Biden is committed to curbing the spread of COVID-19 and resuscitating the economy by mounting a decisive public health and economic response to COVID-19, and ensuring the welfare and safety of AAPI workers on the frontline by providing them with necessary protective equipment and boosting their paychecks. Biden believes that COVID-19 treatment should be free to all. Additionally, he is committed to rectifying Trump’s mistakes by reimbursing healthcare providers for treatment costs not covered by insurance as well as uncompensated care burdens (for uninsured and underinsured Americans).
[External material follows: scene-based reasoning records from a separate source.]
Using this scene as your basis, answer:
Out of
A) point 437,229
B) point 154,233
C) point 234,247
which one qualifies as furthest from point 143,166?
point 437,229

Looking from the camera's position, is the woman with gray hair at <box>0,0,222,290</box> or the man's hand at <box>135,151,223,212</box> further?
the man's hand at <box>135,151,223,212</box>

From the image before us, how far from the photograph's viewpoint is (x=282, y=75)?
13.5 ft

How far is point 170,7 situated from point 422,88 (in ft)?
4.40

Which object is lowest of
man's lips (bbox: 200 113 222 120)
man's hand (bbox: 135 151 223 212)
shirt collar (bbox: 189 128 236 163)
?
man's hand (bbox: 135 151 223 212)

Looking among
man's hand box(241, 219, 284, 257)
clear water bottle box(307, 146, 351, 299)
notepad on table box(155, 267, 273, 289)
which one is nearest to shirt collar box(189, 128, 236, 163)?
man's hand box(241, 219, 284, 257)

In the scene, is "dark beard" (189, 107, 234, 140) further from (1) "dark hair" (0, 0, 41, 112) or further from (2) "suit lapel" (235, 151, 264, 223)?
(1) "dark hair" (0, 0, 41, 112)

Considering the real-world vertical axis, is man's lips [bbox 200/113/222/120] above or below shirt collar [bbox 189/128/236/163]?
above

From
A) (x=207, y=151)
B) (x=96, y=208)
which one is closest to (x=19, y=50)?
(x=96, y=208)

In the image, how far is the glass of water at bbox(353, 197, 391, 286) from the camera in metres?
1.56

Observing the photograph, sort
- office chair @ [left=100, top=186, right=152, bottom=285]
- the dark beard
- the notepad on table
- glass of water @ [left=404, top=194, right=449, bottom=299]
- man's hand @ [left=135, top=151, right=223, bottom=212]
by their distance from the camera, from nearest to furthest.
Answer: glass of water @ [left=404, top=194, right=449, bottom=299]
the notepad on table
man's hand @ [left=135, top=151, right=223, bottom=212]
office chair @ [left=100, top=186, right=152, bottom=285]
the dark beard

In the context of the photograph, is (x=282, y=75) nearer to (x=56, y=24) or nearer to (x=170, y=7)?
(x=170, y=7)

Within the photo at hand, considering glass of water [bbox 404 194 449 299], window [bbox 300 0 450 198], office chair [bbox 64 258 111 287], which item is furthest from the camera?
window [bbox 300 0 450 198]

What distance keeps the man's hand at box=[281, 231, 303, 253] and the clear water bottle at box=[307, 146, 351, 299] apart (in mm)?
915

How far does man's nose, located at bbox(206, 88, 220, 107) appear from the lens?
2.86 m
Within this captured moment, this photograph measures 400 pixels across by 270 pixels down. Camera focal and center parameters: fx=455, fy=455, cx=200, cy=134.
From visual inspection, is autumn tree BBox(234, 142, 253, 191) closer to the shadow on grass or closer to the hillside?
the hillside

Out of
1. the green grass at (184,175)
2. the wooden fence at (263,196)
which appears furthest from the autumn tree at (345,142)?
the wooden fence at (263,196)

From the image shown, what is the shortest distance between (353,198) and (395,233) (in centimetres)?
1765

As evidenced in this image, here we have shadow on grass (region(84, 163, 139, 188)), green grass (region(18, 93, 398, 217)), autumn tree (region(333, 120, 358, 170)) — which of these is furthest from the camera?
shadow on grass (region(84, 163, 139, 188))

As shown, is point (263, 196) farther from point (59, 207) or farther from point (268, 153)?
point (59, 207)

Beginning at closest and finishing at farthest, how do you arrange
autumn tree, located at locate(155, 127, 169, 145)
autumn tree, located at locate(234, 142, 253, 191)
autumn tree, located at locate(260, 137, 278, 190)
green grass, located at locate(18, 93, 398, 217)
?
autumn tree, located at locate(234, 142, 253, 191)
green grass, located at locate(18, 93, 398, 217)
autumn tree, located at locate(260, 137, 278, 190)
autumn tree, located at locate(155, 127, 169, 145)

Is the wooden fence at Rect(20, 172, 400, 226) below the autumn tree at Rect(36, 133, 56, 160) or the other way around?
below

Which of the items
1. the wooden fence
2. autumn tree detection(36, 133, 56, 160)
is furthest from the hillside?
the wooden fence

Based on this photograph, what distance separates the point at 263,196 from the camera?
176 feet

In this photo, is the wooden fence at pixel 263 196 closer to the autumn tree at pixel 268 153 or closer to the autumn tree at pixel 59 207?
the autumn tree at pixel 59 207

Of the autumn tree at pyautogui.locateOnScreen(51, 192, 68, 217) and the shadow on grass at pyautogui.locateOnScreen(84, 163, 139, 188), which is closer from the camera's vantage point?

Unlike the current administration’s response to COVID-19, President Obama and Vice President Biden did not blame or mock West Africa for the Ebola outbreak in 2014–2016. The Ebola virus was met with swift action so that it would not evolve into a pandemic. Ironically, Donald Trump blamed then-President Obama for New York’s first Ebola patient, a physician working with the international humanitarian organization Doctors Without Borders. Trump even sent out a tweet demanding the resignation of the president. Under his own standards of competence, he should resign as well.
The U.S. economy is of paramount importance to many Asian Americans, and it is currently in dire straits. We need someone like Joe Biden, who understands and holds the Asian American and Pacific Islander (AAPI) community dear to his heart. Biden believes that our community is a significant part of the American story. While serving as Vice President, he supported former President Barack Obama’s Affordable Care Act, which provided health insurance to 2 million AAPIs, among 20 million other Americans. Together, they re-established the White House Initiative on Asian Americans and Pacific Islanders to improve the lives of AAPIs in the United States through federal programs, inter-agency coordination, and outreach to AAPI stakeholders.
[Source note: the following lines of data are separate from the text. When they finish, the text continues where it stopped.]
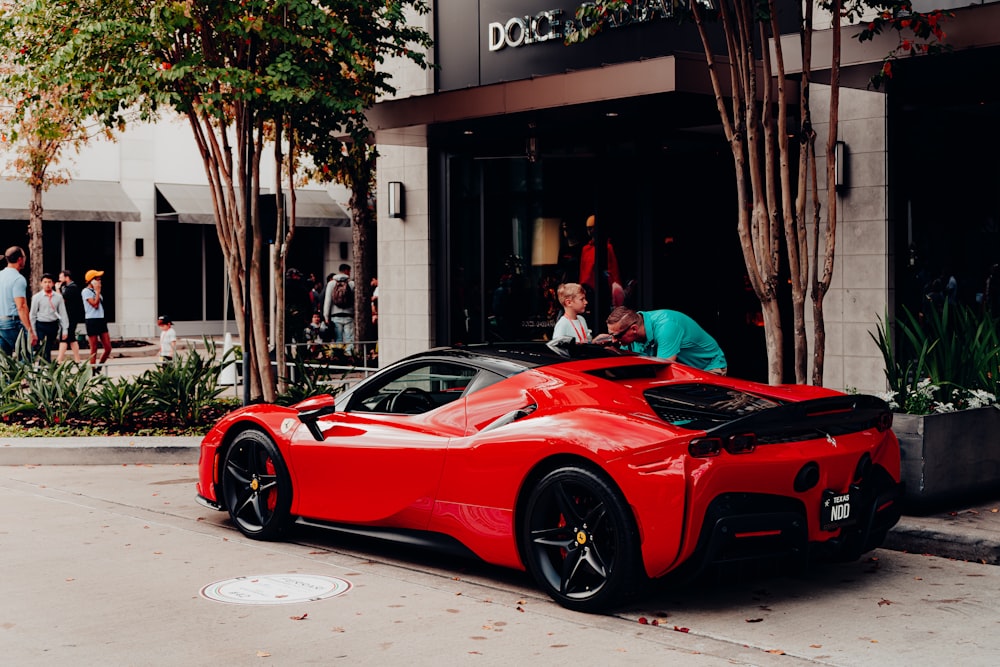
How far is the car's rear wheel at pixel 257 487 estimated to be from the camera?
7.95 metres

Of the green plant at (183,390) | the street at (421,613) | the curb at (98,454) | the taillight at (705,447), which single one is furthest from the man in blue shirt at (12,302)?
the taillight at (705,447)

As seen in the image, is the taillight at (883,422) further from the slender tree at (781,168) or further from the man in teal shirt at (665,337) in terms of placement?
the slender tree at (781,168)

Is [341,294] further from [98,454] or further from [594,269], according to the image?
[98,454]

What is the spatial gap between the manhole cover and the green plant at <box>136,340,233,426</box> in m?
6.66

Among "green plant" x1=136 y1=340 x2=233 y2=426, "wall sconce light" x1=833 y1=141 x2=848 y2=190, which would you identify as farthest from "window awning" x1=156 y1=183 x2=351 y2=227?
"wall sconce light" x1=833 y1=141 x2=848 y2=190

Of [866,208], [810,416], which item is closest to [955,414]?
[810,416]

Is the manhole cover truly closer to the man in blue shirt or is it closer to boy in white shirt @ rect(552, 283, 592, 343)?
boy in white shirt @ rect(552, 283, 592, 343)

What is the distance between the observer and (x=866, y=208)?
12.3m

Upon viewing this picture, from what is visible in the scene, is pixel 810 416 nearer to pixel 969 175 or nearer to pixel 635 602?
pixel 635 602

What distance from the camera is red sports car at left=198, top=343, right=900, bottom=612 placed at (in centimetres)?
590

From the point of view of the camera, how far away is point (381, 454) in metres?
7.29

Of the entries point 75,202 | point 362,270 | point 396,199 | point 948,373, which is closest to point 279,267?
point 396,199

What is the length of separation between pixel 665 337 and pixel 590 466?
10.4 ft

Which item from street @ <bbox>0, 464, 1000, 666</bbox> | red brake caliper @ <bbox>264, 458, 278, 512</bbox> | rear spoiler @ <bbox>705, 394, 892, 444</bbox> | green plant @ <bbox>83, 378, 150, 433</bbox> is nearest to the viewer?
street @ <bbox>0, 464, 1000, 666</bbox>
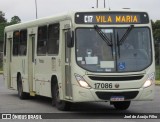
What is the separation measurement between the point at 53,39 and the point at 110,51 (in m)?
2.70

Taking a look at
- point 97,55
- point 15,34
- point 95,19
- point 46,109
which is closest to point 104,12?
point 95,19

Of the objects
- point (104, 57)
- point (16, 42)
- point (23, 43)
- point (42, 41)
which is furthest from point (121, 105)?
point (16, 42)

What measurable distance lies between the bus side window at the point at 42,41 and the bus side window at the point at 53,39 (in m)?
0.47

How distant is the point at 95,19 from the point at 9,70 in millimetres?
9065

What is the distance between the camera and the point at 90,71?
14312mm

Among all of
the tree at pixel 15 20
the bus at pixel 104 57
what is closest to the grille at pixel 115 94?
the bus at pixel 104 57

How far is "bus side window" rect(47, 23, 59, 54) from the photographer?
16.3 meters

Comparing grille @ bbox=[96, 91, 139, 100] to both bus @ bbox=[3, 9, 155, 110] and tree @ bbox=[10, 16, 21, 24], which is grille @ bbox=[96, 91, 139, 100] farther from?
tree @ bbox=[10, 16, 21, 24]

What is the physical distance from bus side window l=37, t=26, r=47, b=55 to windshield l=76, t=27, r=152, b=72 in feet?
10.4

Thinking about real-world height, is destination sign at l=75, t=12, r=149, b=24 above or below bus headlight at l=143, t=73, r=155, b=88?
above

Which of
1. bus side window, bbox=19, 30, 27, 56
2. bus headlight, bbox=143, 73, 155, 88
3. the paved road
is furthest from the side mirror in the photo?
bus side window, bbox=19, 30, 27, 56

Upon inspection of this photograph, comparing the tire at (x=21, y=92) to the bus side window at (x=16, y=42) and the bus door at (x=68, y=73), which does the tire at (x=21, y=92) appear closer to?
the bus side window at (x=16, y=42)

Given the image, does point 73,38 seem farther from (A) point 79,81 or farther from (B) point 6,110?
(B) point 6,110

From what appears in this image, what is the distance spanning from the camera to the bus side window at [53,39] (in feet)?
53.6
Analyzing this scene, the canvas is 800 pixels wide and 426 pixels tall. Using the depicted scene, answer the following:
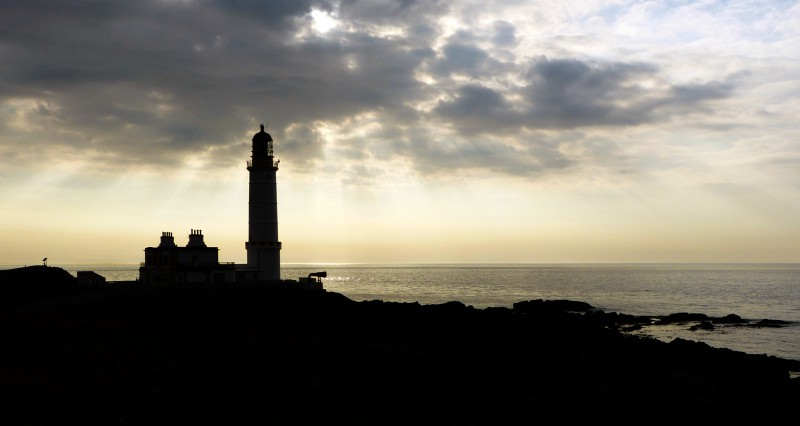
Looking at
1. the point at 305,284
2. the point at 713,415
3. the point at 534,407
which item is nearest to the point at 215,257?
the point at 305,284

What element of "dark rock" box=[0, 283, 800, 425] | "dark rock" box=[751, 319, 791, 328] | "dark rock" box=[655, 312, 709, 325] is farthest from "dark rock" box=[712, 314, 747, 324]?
"dark rock" box=[0, 283, 800, 425]

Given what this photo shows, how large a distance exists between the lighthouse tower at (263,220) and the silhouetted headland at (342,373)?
1622cm

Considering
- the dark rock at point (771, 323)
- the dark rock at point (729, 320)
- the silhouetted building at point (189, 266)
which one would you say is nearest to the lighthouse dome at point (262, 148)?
the silhouetted building at point (189, 266)

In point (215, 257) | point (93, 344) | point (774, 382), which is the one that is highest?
point (215, 257)

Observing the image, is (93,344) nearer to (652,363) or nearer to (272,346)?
(272,346)

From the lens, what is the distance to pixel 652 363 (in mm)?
30094

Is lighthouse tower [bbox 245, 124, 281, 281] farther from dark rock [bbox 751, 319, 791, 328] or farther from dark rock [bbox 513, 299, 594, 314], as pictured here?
dark rock [bbox 751, 319, 791, 328]

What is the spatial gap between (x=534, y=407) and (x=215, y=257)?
141ft

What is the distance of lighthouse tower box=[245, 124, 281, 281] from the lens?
5941 cm

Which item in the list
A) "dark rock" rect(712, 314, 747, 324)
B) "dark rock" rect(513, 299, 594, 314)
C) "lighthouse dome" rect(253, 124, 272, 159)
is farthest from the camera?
"dark rock" rect(513, 299, 594, 314)

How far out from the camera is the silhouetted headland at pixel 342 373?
18.5 m

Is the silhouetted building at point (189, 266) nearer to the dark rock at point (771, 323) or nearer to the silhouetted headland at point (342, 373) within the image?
the silhouetted headland at point (342, 373)

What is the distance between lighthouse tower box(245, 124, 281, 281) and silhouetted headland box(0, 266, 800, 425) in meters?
16.2

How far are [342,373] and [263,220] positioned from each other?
37499mm
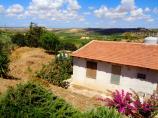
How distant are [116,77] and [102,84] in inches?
59.9

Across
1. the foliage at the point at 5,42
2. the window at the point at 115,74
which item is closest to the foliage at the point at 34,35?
the foliage at the point at 5,42

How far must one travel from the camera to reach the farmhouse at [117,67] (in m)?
20.6

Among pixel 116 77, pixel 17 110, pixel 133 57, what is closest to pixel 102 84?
pixel 116 77

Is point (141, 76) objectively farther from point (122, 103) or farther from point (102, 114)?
point (102, 114)

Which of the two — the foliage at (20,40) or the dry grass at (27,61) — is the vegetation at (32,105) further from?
the foliage at (20,40)

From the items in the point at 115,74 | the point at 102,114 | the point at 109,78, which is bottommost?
the point at 109,78

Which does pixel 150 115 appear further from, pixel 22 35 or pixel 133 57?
pixel 22 35

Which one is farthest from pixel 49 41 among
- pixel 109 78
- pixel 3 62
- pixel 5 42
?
pixel 3 62

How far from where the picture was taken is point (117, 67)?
2234cm

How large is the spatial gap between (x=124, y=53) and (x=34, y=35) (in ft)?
76.3

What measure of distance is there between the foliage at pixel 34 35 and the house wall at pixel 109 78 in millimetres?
18655

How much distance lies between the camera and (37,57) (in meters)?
35.5

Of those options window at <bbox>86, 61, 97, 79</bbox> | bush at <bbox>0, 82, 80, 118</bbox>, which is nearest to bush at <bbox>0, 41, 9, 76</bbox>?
window at <bbox>86, 61, 97, 79</bbox>

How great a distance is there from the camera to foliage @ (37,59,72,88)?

Trump’s offensive and racist remarks against hardworking and peace-loving Asian Americans proves that he doesn’t deserve our votes. The Pew Research Center recently declared Asian Americans to be the fastest growing racial or ethnic group in the U.S. electorate. As an emerging key voting bloc, the votes of young Asian Americans mean more now than they did in 2016. Only one candidate has shown that he cares about our voice. In this year’s election, we must ask ourselves: who do we trust to give our community the respect and dignity we, and everybody, deserve? The answer, I believe, is crystal clear.